A comparison between Canadian & American universities invites the bad & the good

Comparing Canadian universities to America’s Ivy League institutions is like comparing apples and oranges — it’s an invalid comparison as well as unnecessary. 
When Justin Trudeau stopped in London, ON last week as part of his cross-country tour, he told a roomful of Western students that the school was the “Harvard of Canada”
And while he’s not the Prime Minister, Principal Daniel Woolf has been known to set Queen’s to the same standard. In a letter leaked in 2011 discussing the University’s reputation, Woolf wrote, “the distinctive small-town Ivy League experience of a Queen’s education … should be embraced.” 
The tendency to compare seems natural — we’re always comparing what we have in Canada to its American counterpart, from political leaders to healthcare systems, and even universities. 
In this case, though, American schools are on a completely different playing field than Canadian universities — and not necessarily a better one. Harvard and its Ivy League companions have a social elitism attached to them that stretches beyond the quality of education. 
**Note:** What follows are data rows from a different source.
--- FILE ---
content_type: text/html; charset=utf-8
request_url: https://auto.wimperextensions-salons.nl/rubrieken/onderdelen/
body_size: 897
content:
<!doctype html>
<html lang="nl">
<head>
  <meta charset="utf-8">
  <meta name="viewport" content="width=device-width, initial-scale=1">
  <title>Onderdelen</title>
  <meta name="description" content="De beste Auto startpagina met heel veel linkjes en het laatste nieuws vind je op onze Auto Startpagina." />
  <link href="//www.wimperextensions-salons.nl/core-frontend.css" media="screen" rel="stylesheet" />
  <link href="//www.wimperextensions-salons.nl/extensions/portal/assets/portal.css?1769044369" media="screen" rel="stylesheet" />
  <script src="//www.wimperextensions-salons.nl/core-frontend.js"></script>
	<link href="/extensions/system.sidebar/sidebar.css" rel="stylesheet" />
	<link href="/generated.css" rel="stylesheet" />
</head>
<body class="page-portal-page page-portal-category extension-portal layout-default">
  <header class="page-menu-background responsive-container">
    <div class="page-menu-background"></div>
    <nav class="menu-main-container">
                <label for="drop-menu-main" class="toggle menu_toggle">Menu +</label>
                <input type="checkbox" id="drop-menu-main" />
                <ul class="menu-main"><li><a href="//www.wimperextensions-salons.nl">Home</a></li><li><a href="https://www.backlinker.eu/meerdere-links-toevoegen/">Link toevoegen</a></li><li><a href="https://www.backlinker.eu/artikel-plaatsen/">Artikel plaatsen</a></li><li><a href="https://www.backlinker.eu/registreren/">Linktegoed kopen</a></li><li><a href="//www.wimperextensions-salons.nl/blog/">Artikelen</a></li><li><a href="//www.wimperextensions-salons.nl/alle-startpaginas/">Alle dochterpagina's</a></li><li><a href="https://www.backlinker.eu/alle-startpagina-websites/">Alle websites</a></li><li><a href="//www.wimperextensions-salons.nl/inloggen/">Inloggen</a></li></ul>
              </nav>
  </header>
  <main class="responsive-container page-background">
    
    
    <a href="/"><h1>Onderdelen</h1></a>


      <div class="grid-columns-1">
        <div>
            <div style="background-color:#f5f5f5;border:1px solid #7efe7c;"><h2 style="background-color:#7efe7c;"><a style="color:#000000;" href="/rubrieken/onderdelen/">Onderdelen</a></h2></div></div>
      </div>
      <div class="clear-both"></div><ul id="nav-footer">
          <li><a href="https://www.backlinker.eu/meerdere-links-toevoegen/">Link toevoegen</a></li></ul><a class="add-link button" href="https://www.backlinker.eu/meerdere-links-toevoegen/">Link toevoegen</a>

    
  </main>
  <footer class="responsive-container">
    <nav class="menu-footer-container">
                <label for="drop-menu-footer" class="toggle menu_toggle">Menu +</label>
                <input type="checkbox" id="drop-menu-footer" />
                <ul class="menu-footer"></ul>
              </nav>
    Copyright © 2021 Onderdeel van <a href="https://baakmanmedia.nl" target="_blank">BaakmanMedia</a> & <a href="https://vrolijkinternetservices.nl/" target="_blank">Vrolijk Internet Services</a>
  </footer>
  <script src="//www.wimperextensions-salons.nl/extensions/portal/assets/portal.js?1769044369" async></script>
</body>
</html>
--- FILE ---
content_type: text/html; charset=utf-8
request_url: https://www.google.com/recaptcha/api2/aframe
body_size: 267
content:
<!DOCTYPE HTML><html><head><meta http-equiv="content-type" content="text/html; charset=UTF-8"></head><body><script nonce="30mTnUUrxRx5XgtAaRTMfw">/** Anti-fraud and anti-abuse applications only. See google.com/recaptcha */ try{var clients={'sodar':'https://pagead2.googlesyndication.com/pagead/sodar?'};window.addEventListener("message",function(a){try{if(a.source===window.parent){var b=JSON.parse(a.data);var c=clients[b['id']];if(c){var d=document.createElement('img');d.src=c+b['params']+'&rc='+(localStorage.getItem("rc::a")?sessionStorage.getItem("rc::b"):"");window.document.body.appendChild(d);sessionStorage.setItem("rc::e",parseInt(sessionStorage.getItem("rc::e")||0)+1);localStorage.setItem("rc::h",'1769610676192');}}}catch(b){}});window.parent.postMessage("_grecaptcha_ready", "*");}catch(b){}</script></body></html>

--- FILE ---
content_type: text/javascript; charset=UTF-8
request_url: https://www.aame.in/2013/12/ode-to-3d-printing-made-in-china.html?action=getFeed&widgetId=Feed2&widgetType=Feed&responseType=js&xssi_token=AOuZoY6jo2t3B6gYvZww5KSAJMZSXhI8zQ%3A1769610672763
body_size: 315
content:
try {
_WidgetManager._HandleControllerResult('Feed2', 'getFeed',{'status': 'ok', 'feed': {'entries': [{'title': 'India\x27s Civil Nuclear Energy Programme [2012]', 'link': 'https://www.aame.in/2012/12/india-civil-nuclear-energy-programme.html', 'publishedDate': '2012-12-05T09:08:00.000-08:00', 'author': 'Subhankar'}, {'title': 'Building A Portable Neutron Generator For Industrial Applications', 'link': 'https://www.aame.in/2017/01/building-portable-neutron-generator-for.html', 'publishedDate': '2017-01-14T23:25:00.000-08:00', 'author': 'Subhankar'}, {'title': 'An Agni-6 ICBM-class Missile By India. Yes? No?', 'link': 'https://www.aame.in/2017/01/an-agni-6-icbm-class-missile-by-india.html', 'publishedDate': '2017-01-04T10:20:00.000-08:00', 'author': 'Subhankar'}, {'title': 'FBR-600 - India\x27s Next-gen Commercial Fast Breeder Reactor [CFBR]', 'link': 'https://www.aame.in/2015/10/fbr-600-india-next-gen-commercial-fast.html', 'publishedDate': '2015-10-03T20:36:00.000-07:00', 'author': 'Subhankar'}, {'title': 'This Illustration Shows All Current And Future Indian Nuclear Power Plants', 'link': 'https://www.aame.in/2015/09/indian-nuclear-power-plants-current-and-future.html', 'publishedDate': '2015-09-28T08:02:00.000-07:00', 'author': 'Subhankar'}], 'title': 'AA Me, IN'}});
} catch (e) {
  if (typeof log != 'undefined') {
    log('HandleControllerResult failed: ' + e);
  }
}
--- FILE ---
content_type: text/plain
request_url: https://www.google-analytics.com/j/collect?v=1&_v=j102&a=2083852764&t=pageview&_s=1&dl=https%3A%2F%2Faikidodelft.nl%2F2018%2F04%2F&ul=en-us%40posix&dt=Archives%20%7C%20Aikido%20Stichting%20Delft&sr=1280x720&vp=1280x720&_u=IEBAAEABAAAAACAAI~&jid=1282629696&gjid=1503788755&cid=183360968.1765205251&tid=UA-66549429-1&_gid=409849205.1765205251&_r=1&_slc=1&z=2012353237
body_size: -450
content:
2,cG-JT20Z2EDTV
It’s not always the degree itself that gets Harvard graduates a job when they leave — it’s the name. And while our system isn’t without its own elitism, the significance placed on reputation in the United States creates a difficulty in accessing these prestigious schools. The result is a hierarchical and exclusive system — one that maintains the status quo.  
Differences in funding also lessen the ability to make a valid comparison. U of T, the school with the highest endowment in Canada, hit 1.6 billion dollars in 2012 according to Maclean’s. Harvard, on the other hand, had 31 billion.
Not only is the comparison an invalid one to make, but it may not carry the best connotations. Like Queen’s, Harvard made recent headlines for their lack of diversity, as well as their prevalent rape culture. Ivy League universities are often founded on tradition and it seems this same value can hold them back with institutions like often male-only and highly exclusive final clubs. In what sense then should we be proud to be like Harvard? 
Canadian universities that try to be like elite American schools may carry over more than just the good stuff — we’re associating ourselves with the negative aspects of these institutions as well.  
When we compare Canadian universities with glorified Ivy League schools, we shouldn’t be blinded to what the name connotes, but think critically about the role model we’re following.